Self-Made Surgeon. Chief Surgeon of the Red Army is tough, hardworking, 67-year-old Lieut. General Nikolai W. Burdenko, the self-made grandson of a serf and son of an impoverished clerk. His specialty is the nervous system, but he is expert in all surgical fields, has just written an army manual on amputations. He served in a medical unit in the Russo-Japanese war and in front-line hospitals in World War I. After the Revolution, Dr. Burdenko became head of the Red Army's medical service, In this war he makes frequent flying visits to the front at all points, was in Leningrad in its worst days.

Dr. Burdenko is a hard driver who expects his students at the Scientific Research Institute of Neuro-Surgery (which he founded) to read six hours a day, his assistants eight hours. He says that he reads all the time. This reading is not solely medical literature; it includes classics, the humanities, everything that will provide a better understanding of man. Dr. Burdenko so seldom praises anybody that one man who has worked for him for 20 years can remember only two occasions when he got grudging approbation--Dr. Burdenko says he swears only at promising men, does not bother with the others. He unbends with children, the only people not awed by him.

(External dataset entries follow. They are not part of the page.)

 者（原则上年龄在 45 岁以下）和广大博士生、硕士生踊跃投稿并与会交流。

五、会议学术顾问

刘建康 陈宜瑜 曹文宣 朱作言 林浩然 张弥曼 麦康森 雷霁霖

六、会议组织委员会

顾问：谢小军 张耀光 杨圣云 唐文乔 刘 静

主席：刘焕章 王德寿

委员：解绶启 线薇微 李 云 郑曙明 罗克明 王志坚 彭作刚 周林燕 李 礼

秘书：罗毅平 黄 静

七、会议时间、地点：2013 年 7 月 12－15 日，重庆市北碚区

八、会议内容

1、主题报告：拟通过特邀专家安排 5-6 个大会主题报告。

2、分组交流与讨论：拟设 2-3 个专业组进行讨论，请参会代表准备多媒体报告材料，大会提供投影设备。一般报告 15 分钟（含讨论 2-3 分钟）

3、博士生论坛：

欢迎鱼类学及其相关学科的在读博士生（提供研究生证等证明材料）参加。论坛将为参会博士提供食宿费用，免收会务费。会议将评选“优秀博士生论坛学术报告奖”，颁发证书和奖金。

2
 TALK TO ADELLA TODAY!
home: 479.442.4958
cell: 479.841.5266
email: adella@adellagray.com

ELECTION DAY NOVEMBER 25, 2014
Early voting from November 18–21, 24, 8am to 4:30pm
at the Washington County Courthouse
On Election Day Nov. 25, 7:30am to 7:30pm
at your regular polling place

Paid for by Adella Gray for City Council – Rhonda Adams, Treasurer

Two years ago an illness made him deaf. Shortly afterward he presided over a meeting of the Supreme Soviet, succeeded so well in following brief notes made by an assistant that no one guessed he heard nothing.

* In the Journal of the American Medical Association last month three doctors reported using acacia glue instead of stitches as a fastening. Advantage: delicate nerves are not injured by needle marks.